Alienation has a great loot system and tons of explosions. It also wants you to play online. More on the online in a bit. There’s a quick training mission that helps you get your bearings with the controls initially and this is where you see just how good Housemarque is at controls and responsiveness in its games.
When you start the campaign off, you have three class options. Each of them gains XP as you progress through levels with hordes of enemies. While you can play solo, things definitely seem more balanced for co-op play. Aliens have taken over and it is your job (along with friends or strangers online) to head to various locations for missions involving loads of enemies and even more explosions. The story is not the focus here, and I didn’t come in expecting a great story either.
The three classes are Bio-specialist, Tank, and Saboteur. The Tank, as the name suggests, is focussed on firepower and is mostly a close-range class with lots of health. The Bio-specialist is the healer and ranged combatant, while the Saboteur is the stealth support class. I found myself enjoying the Tank the most, with the swarms of enemies coming at your group. There’s also the option of being able to change how you spec out your soldier, so there’s a lot of freedom here.
Variety in enemy design and the large maps make Alienation a lot of fun, while keepng you on your toes. While missions usually start off with grunts that die in a few seconds, insect enemies, bosses and more start showing up, making your life hell.
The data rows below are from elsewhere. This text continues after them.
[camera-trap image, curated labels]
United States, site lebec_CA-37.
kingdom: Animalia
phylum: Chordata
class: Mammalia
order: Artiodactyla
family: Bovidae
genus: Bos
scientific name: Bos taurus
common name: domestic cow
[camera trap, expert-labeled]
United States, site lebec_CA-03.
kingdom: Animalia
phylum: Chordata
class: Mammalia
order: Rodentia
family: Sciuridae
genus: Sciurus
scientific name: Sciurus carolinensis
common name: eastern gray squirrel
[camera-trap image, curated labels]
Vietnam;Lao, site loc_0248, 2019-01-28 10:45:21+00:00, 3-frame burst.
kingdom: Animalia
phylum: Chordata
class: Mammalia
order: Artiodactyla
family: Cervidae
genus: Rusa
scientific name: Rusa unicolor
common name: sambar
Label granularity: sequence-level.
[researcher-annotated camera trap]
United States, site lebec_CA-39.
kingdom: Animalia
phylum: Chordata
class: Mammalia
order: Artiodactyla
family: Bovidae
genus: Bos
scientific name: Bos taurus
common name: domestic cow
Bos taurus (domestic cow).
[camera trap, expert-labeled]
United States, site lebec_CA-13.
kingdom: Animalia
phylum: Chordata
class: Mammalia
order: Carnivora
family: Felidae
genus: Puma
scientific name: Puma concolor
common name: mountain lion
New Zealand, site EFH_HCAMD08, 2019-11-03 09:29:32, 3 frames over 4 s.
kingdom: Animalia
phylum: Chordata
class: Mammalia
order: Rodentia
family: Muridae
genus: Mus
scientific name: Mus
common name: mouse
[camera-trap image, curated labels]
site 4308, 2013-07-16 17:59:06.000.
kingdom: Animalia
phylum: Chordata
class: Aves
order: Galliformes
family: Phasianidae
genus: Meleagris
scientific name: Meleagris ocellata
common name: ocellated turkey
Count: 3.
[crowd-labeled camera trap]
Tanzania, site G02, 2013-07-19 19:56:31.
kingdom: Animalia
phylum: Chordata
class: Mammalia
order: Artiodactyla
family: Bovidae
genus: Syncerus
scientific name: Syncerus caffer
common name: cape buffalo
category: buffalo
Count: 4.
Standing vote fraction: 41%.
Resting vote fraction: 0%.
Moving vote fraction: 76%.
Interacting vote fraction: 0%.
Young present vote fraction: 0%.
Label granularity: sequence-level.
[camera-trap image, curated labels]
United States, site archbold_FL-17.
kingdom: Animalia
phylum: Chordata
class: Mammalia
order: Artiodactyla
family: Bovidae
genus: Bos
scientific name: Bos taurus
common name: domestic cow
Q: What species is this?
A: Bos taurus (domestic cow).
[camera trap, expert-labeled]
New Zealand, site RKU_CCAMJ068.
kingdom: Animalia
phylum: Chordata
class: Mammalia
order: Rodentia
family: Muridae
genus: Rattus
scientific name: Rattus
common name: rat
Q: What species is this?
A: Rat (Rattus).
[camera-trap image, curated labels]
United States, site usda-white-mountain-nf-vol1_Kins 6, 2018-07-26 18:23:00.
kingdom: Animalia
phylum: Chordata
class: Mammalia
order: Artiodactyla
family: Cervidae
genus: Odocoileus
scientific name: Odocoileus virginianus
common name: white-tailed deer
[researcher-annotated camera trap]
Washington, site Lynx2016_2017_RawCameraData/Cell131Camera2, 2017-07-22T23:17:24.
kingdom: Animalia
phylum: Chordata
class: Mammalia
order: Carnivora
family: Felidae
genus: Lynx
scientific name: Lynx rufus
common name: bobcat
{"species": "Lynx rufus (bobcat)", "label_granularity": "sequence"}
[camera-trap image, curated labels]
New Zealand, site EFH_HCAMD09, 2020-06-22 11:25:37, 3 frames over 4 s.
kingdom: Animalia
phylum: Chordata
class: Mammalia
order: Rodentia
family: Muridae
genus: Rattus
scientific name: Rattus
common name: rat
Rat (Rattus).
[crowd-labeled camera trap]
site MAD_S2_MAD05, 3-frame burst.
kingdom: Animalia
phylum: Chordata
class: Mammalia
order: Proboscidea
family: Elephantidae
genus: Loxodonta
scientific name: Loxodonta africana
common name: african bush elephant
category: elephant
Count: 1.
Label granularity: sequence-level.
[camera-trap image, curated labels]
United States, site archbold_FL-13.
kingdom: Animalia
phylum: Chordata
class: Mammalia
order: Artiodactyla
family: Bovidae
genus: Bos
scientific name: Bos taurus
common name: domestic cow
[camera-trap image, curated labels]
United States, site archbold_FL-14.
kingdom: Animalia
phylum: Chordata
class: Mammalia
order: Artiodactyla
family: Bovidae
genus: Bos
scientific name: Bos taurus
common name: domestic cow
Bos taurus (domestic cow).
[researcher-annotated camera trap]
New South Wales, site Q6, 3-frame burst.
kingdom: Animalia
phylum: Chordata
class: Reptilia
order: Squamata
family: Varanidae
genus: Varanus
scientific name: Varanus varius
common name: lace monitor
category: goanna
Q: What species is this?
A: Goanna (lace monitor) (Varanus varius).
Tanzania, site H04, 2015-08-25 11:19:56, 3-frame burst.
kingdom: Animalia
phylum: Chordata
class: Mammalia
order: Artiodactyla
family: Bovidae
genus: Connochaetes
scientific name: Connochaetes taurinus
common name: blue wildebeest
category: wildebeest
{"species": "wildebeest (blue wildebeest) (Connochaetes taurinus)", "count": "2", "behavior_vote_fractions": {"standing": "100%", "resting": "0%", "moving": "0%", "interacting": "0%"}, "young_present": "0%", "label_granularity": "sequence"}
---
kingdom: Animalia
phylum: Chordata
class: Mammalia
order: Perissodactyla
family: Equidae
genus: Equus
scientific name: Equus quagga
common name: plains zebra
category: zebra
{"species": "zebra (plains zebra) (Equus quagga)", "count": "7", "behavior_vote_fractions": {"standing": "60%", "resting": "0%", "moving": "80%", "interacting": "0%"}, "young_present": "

A combination of ranged attack enemies that snipe you from afar and others who come straight into your face with you going all guns blazing is what makes Alienation great. The visual spectacle is a feast for the senses. In addition to the areas in the campaign, there are also procedurally generated levels for when you’re done with the campaign and aren’t in the mood for hitting up New Game+.
The online implementation in Alienation is great for a variety of reasons. It allows you to quickly drop in and out of games with other players across the world without wasting any time. I would recommend convincing your friends to get this as well because the most fun you will have here is with friends online. There’s also a Dark Souls-esque invasion system that spices up the online. My major complaint with Alienation is the lack of local co-op. A future patch will add this option, but for now it is disappointing to not have it.
Alienation highlights the PSN Store’s need for the multiple pack game purchase option. Seen those Steam games that offer a four-game pack at a discounted rate to gift your friends so you can all play online? Alienation is tailor-made for such a purchase option, and would’ve greatly benefited from that. Alienation is an essential purchase for anyone into twin-stick shooters or someone craving a fun game with a nice loot system and RPG elements.